■ **What you should do**:
Could you return every record below word for word, leaving out the pictures?

::: Input data

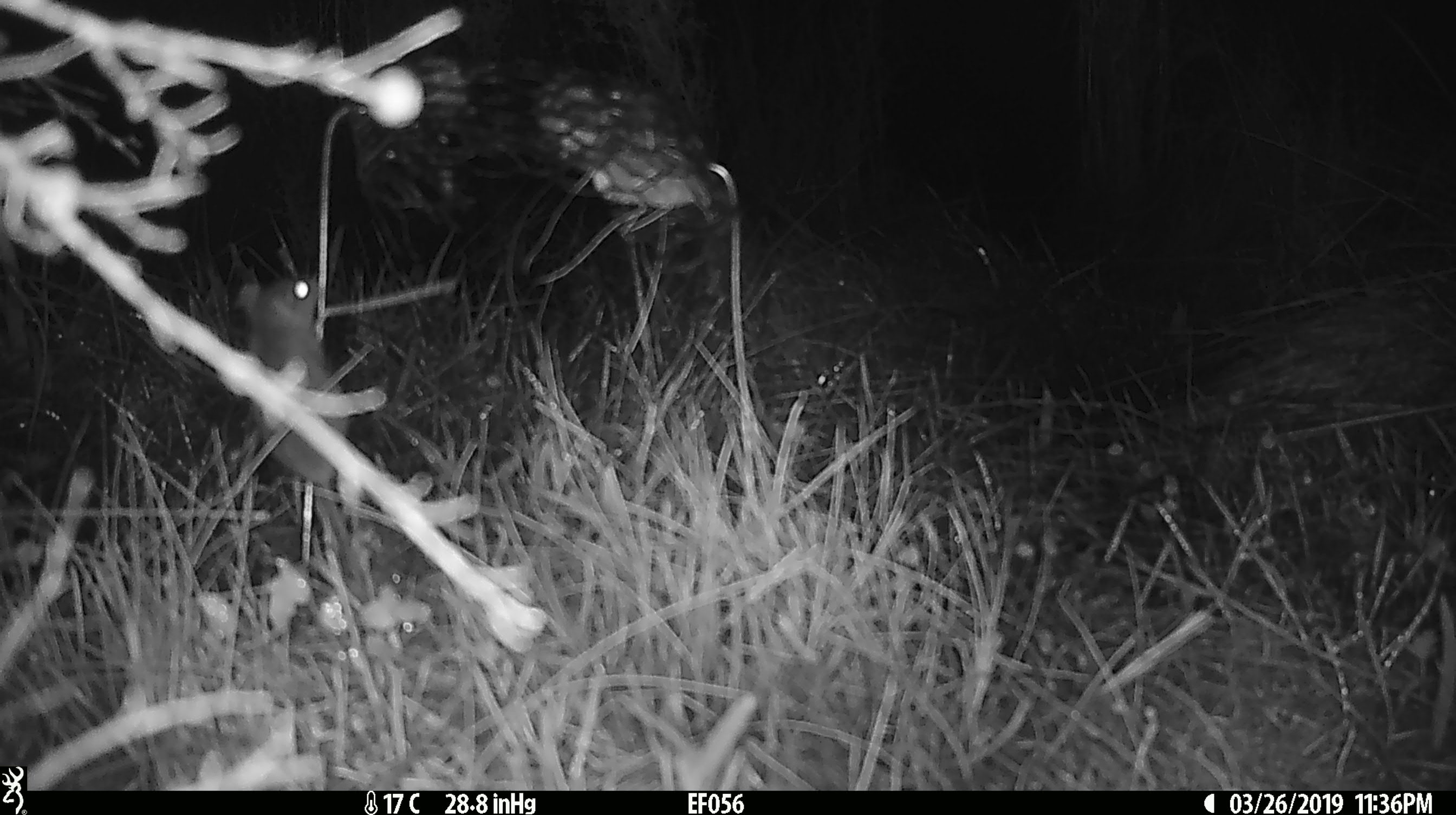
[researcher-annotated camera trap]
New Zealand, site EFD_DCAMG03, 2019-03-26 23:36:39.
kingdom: Animalia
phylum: Chordata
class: Mammalia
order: Rodentia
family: Muridae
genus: Mus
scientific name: Mus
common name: mouse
Mouse (Mus).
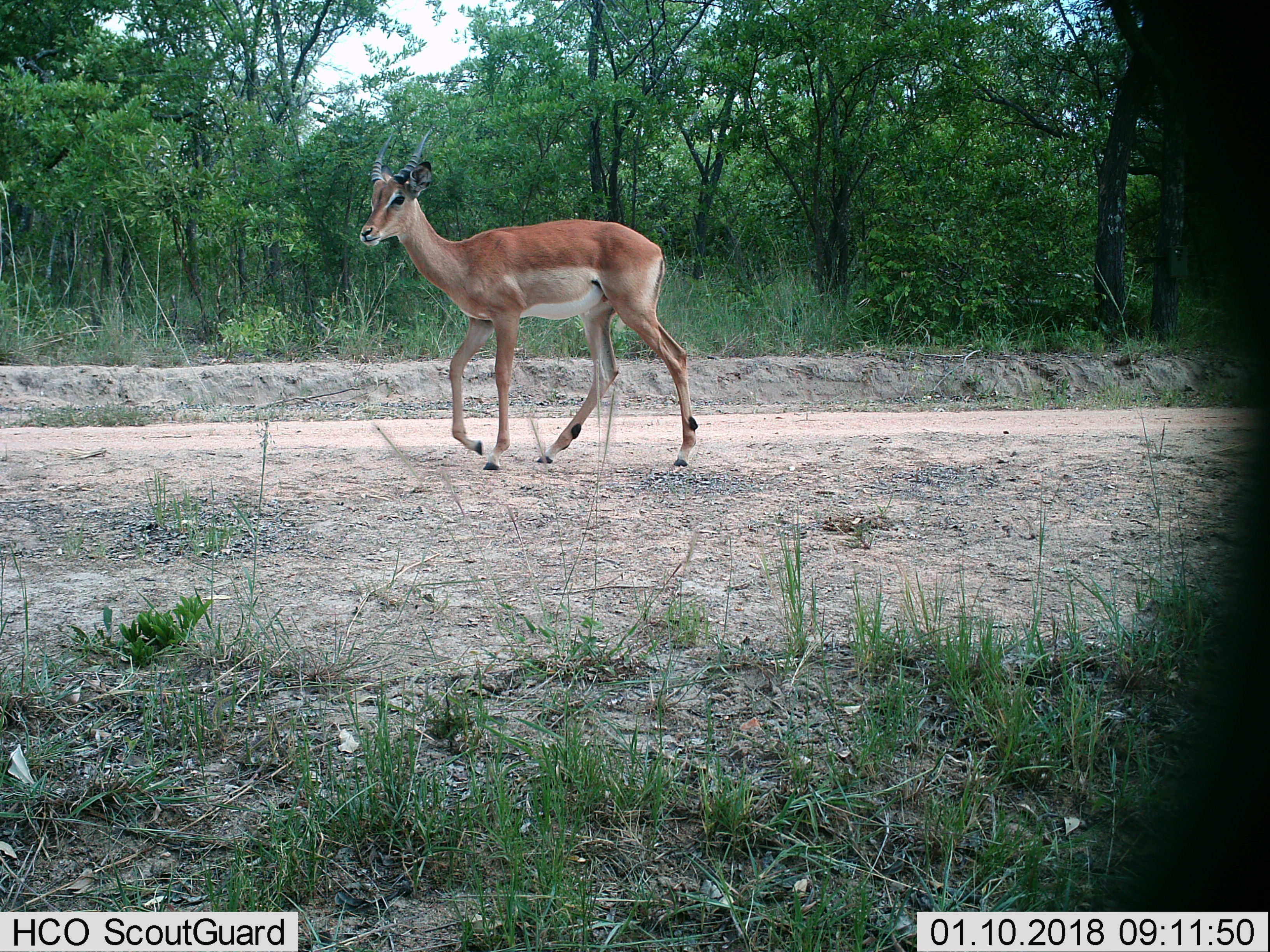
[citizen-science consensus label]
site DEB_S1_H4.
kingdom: Animalia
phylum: Chordata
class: Mammalia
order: Artiodactyla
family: Bovidae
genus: Aepyceros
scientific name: Aepyceros melampus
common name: impala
Impala (Aepyceros melampus), count 1. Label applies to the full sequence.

::::::

■ **Your solution**:
[researcher-annotated camera trap]
New Zealand, site EFD_DCAMG03, 2019-03-26 23:36:39.
kingdom: Animalia
phylum: Chordata
class: Mammalia
order: Rodentia
family: Muridae
genus: Mus
scientific name: Mus
common name: mouse
Mouse (Mus).
[citizen-science consensus label]
site DEB_S1_H4.
kingdom: Animalia
phylum: Chordata
class: Mammalia
order: Artiodactyla
family: Bovidae
genus: Aepyceros
scientific name: Aepyceros melampus
common name: impala
Impala (Aepyceros melampus), count 1. Label applies to the full sequence.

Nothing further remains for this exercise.